Anders klingt es bei der Migros: «Das Fleisch stammt aus Regionen in Brasilien, die nicht von der Entwaldung betroffen sind.» Sie beziehe nur Rind aus Gegenden, die 500 Kilometer südlich der «zu schützenden Amazonasregion» liegen. Die Migros erklärt jedoch nicht, weshalb sie überhaupt noch Rindfleisch aus Brasilien importiert. Zumal sie mehrmals vorgab, das nicht mehr zu tun.
Das Problem trüber Quellen
«Die Herkunft von Fleisch bis zur Farm zurückzuverfolgen ist schwierig», sagt Lieferkettenexpertin Barbara Dubach. Mit ihrer Denkfabrik Engageability berät sie Unternehmen, wie sie nachhaltiger werden können. «Bei Importfleisch aus Übersee sind die Lieferketten oft undurchsichtig.»
Laut Dubach haben Schweizer Unternehmen dennoch Möglichkeiten. Als Beispiel nennt sie Netzwerke, denen Unternehmen beitreten können. Die Netzwerke setzen sich für durchsichtigere und nachhaltigere Lieferketten einzelner Rohstoffe ein.
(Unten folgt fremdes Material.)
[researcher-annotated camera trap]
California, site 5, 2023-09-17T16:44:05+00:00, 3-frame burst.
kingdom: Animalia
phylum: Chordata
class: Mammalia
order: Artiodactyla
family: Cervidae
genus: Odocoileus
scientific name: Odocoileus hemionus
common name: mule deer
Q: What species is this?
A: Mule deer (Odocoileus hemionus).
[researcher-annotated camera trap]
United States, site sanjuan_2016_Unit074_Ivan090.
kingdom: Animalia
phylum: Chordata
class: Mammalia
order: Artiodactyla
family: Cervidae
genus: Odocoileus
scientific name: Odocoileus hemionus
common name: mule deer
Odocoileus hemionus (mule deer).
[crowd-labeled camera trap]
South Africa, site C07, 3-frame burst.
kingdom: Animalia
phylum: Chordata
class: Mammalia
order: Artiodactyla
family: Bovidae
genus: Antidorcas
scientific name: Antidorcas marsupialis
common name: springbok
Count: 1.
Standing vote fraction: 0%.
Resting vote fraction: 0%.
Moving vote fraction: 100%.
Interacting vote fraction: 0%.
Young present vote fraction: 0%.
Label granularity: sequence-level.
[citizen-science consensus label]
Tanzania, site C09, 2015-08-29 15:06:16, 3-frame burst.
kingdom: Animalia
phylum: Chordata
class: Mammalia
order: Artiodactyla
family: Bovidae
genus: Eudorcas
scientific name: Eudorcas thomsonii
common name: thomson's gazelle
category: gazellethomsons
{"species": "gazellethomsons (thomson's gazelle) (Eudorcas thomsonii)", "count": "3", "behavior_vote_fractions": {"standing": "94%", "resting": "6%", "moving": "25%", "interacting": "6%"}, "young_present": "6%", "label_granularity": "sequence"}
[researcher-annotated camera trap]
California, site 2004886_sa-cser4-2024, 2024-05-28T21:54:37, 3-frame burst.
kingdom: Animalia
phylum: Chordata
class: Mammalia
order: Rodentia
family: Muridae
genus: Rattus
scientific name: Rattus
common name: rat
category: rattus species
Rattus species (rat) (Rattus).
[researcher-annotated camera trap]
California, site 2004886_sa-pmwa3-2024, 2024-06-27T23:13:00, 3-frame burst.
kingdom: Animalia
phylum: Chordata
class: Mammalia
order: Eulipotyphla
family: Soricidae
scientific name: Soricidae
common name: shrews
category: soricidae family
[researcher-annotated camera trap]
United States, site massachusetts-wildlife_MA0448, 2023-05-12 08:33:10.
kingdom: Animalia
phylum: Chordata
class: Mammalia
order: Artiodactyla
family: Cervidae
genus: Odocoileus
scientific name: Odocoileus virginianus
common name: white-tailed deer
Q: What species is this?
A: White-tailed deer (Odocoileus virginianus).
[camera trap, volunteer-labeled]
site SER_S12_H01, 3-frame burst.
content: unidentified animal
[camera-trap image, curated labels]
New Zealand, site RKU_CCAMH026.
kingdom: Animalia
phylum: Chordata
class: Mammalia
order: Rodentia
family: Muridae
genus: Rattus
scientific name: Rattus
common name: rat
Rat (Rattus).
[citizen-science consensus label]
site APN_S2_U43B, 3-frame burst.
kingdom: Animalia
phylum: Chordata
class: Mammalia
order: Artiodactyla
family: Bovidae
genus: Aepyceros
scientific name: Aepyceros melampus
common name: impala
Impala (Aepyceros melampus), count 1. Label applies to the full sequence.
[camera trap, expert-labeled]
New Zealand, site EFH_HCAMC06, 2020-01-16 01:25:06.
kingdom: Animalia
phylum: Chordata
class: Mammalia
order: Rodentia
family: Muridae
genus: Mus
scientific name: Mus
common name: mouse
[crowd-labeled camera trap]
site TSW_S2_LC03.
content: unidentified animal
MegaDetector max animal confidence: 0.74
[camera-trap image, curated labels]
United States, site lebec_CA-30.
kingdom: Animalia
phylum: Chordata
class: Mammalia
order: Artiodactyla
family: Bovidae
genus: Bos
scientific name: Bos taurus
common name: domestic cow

Beispielsweise für Kaffee und Palmöl. Die Netzwerke für Soja und Kakao umfassen Detailhändler wie Migros und Coop sowie Umweltorganisationen wie WWF und die Rainforest Alliance. «Auch für Import-Fleisch könnte so ein Netzwerk interessant sein», sagt Dubach.
Ob Fleischimporte aus Übersee in Schweizer Supermärkten Zukunft haben, ist angesichts regelmässiger Negativ-Schlagzeilen fragwürdig. Undurchsichtige Lieferketten bergen grosse Reputationsrisiken für die Unternehmen. Trübe Quellen können den Ruf beflecken.